_What you are asked to do_.
Every line of the data below must be given again exactly.

Stored data:
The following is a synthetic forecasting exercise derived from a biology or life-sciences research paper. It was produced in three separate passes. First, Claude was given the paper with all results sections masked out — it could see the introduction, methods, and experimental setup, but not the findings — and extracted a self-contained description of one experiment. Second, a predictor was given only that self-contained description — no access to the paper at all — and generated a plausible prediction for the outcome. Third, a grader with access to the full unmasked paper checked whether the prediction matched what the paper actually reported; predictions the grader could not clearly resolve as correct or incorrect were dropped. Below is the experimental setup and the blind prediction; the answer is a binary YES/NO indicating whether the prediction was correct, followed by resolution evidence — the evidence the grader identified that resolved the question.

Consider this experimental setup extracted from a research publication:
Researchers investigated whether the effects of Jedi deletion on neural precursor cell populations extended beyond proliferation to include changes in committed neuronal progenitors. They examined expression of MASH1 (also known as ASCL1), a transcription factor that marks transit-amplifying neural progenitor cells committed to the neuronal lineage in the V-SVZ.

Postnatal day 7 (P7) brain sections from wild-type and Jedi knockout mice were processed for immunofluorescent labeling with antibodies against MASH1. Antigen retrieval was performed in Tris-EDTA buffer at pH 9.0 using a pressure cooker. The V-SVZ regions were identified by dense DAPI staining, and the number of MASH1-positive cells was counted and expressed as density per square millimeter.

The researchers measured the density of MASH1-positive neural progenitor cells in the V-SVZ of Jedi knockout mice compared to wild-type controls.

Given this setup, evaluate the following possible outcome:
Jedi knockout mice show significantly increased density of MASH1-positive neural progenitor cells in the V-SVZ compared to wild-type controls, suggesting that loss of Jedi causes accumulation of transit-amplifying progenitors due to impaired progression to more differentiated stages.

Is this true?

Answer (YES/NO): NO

_Solution to the problem_.
The following is a synthetic forecasting exercise derived from a biology or life-sciences research paper. It was produced in three separate passes. First, Claude was given the paper with all results sections masked out — it could see the introduction, methods, and experimental setup, but not the findings — and extracted a self-contained description of one experiment. Second, a predictor was given only that self-contained description — no access to the paper at all — and generated a plausible prediction for the outcome. Third, a grader with access to the full unmasked paper checked whether the prediction matched what the paper actually reported; predictions the grader could not clearly resolve as correct or incorrect were dropped. Below is the experimental setup and the blind prediction; the answer is a binary YES/NO indicating whether the prediction was correct, followed by resolution evidence — the evidence the grader identified that resolved the question.

Consider this experimental setup extracted from a research publication:
Researchers investigated whether the effects of Jedi deletion on neural precursor cell populations extended beyond proliferation to include changes in committed neuronal progenitors. They examined expression of MASH1 (also known as ASCL1), a transcription factor that marks transit-amplifying neural progenitor cells committed to the neuronal lineage in the V-SVZ.

Postnatal day 7 (P7) brain sections from wild-type and Jedi knockout mice were processed for immunofluorescent labeling with antibodies against MASH1. Antigen retrieval was performed in Tris-EDTA buffer at pH 9.0 using a pressure cooker. The V-SVZ regions were identified by dense DAPI staining, and the number of MASH1-positive cells was counted and expressed as density per square millimeter.

The researchers measured the density of MASH1-positive neural progenitor cells in the V-SVZ of Jedi knockout mice compared to wild-type controls.

Given this setup, evaluate the following possible outcome:
Jedi knockout mice show significantly increased density of MASH1-positive neural progenitor cells in the V-SVZ compared to wild-type controls, suggesting that loss of Jedi causes accumulation of transit-amplifying progenitors due to impaired progression to more differentiated stages.

Is this true?

Answer (YES/NO): NO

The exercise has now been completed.